> Written instruction 1:
Answer these questions using the Linux introduction:
(a) Which program does it name as a Notepad alternative?
(b) Which command does it say you might type in the top level root directory?
(c) Which two things does it give as examples of where Linux can be found?
> Written instruction 2: Reproduce everything in the Linux introduction from "If you have" down to "switching between directories.".
> Written instruction 3: List every kind of device that the Linux introduction's first sentence says Linux is an operating system for.

> Text provided:
%%

Linux is a Unix-like, open source and community-developed operating system for computers💻, mobile devices📱, servers🖥 and embedded devices. Whether you know it or not, Linux is everywhere from your smartwatch⌚ to self-driving cars🚗.

Linux was known for being less intuitive and only for people who do tech-stuff but time has changed ⌛. Linux has something for everyone.
It has GIMP as a Photoshop alternative, Gedit as a Notepad alternative, VLC media player as a Windows media player alternative and many such software alternatives.

If you have been a Windows user💻 and have switched to Linux to look super nerdy🤓 or to crack linux jokes(yeah some people do), you might find it hard even to do basic things like copying, moving and deleting files or switching between directories.

Let's say you're exploring Linux for the first time, and you happened to be in the top level root directory(/). Now if you typed ls, you may come across a lot of the stuff which you think you know about. But it's highly likely that you interpreted it wrong.

%%

> Source excerpt:
%%

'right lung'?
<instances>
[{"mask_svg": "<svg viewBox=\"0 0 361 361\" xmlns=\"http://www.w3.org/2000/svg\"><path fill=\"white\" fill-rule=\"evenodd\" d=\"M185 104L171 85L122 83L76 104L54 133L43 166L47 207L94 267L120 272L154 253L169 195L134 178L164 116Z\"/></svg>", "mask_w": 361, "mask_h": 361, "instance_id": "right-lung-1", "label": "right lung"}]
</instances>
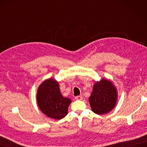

%%

> Full output 1:
(a) Gedit
(b) ls
(c) Your smartwatch and self-driving cars

> Full output 2:
If you have been a Windows user💻 and have switched to Linux to look super nerdy🤓 or to crack linux jokes(yeah some people do), you might find it hard even to do basic things like copying, moving and deleting files or switching between directories.

> Full output 3:
- Computers
- Mobile devices
- Servers
- Embedded devices